Путь к психическому здоровью пролегает через воспоминание и очи­щение старых очагов, возникших за счет когда-то вытесненных в подсознание проблем. А это означает, что надо помочь людям вспомнить свою историю, вернуться к истокам, иметь возможность в этнически единой и равноправной с другими группе изжить напряжение в демо­кратически настроенном окружении. Это говорит в пользу того, что национальные конфликты сами собой не рассосутся, и нужно искать способы смягчения национализма, который обостряется, когда притяза­ния одного народа исключают притязания других. Именно тогда возни­кает ситуация, для которой, в принципе, нет никакой необходимости: границы между различными жизненными стандартами, предусматрива­ющие, что принадлежность к какой-то нации гарантирует блага, недо­ступные представителям других наций.

Особую роль в борьбе за сохранение национальной самобытности имеет язык народа. Он определяет становление национального самосознания. Ведь слова на разных языках — это не разные обозначения одной и той же вещи, а видение ее с разных позиций. Как считал А. Потебня, народ­ность состоит не в том, что выражается языком, а в том, как выражается. Язык хранит в себе особую форму восприятия мира, присущую только этому народу. В языке проявляется дух народа, что и объясняет столь мощное стремление народов к сохранению родного языка. События по­следних десятилетий отчетливо указывают на особую роль своего языка в нормализации самооценки народа. Неудивительны поэтому те глубин­ные конфликты, которые возникают в связи с борьбой за признание своего языка и придания ему статуса государственного. Единение языка и земли придает силу каждому его представителю, предоставляя чело­веку и систему общения, и ориентации в мире, и убежище.

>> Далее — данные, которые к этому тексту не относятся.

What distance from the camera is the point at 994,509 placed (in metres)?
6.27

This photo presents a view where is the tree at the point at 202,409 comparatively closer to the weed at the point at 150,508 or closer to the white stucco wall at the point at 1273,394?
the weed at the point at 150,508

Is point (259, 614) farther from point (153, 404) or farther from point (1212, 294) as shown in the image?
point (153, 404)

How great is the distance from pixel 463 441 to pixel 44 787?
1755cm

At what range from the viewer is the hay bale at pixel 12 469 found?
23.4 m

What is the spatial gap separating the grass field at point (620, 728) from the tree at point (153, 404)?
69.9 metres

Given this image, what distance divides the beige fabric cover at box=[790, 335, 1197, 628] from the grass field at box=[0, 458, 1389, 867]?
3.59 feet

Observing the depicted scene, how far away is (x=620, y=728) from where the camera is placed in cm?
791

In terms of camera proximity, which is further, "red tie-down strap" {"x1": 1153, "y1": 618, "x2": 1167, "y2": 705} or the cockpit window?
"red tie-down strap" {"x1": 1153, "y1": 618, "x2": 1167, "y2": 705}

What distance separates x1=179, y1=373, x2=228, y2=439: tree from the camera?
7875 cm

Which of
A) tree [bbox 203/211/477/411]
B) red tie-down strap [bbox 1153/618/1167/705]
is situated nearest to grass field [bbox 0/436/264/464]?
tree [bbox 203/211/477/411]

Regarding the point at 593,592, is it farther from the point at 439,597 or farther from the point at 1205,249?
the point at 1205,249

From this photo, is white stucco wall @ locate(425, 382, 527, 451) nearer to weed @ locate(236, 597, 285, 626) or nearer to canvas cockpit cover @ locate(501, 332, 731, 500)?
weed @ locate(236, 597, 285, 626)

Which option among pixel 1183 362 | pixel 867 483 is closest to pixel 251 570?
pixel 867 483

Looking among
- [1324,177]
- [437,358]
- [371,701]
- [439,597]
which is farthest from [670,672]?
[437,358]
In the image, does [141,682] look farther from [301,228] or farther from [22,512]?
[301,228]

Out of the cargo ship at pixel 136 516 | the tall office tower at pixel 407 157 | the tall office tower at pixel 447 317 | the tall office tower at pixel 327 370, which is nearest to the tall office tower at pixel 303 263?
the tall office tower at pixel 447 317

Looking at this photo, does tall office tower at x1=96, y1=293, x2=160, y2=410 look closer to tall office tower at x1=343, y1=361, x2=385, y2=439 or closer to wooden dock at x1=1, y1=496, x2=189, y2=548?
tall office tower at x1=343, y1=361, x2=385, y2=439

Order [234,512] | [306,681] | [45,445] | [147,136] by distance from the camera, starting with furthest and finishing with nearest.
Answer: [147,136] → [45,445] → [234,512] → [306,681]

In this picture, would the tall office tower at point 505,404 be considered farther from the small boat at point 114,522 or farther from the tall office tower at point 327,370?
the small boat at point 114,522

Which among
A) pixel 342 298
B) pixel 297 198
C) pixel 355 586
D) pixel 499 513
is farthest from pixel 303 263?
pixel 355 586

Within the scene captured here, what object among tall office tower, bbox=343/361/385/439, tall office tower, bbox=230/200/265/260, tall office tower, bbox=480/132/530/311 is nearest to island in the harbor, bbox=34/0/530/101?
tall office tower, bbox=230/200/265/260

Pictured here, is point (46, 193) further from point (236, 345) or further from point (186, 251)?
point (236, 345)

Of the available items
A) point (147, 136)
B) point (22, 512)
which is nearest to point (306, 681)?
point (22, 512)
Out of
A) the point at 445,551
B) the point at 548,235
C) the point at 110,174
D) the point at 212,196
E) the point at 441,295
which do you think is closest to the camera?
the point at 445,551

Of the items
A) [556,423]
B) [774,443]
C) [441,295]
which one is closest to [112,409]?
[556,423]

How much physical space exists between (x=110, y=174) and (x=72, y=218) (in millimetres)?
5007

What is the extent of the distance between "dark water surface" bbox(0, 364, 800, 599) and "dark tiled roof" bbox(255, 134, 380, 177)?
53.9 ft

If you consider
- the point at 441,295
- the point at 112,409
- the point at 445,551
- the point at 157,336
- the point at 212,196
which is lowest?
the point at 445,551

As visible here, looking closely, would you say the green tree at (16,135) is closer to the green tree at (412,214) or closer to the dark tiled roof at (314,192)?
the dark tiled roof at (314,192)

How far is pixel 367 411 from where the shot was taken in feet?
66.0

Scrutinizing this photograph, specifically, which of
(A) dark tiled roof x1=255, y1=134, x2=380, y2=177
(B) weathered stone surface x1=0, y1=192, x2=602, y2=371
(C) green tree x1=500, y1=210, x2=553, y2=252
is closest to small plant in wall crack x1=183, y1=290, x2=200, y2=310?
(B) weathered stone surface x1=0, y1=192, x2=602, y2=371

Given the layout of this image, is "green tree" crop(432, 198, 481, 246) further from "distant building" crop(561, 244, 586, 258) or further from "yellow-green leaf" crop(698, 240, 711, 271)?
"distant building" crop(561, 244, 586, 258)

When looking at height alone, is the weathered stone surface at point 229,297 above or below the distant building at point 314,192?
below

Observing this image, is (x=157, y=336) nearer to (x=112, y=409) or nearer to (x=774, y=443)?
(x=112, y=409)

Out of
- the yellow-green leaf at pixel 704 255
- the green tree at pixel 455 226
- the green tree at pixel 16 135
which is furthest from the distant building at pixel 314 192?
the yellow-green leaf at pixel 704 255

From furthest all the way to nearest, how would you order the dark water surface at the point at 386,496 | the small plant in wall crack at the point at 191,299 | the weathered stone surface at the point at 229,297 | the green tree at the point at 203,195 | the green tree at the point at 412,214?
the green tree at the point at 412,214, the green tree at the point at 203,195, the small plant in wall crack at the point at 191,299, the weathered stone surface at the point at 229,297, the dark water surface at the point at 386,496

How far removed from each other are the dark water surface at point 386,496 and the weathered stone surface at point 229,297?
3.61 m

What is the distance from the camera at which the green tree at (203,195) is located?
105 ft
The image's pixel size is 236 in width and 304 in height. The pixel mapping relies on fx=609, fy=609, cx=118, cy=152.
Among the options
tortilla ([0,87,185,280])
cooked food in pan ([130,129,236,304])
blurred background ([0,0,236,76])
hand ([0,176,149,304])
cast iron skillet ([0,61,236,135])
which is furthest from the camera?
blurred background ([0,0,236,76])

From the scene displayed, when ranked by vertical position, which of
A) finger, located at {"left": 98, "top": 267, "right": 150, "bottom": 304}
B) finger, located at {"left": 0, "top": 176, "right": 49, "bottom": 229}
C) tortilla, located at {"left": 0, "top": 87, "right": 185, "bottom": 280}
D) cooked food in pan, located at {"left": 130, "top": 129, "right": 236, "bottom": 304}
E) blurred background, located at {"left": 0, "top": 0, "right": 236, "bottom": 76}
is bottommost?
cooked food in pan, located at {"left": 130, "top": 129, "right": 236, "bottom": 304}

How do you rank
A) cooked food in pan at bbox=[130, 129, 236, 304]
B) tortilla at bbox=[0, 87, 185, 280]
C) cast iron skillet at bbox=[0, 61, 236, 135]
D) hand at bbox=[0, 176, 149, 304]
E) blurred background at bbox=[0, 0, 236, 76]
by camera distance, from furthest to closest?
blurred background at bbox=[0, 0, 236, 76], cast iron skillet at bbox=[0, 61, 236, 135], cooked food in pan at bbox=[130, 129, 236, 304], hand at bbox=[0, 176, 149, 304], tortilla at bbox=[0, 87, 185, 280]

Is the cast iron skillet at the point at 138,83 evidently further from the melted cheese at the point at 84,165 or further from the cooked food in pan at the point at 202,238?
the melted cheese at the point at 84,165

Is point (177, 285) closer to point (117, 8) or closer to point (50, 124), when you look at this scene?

Чувство защищенности человека нарушается любыми формами не­равенства его народа. Известны две крайние стратегии реакции народа на угрозу своей культуре, языку, религии, которые известный историк А. Тойнби назвал «иродианская» и «зилотская». Когда в истории Из­раиля наступило время массированного давления Эллинизма на Иуда­изм, подход царя Ирода Великого отличался тем, что, признав непобе­димость превосходящего по силе противника, он считал необходимым учиться у завоевателя и брать у него все, что может быть полезным для евреев, если они хотят выжить в неизбежно эллинизируемом мире. Так­тика «иродиан» состояла в примеривании к себе новой культурной про­граммы и, способствуя телесному выживанию, постепенно растворяла евреев в чужой культуре и обрекала на потерю своей.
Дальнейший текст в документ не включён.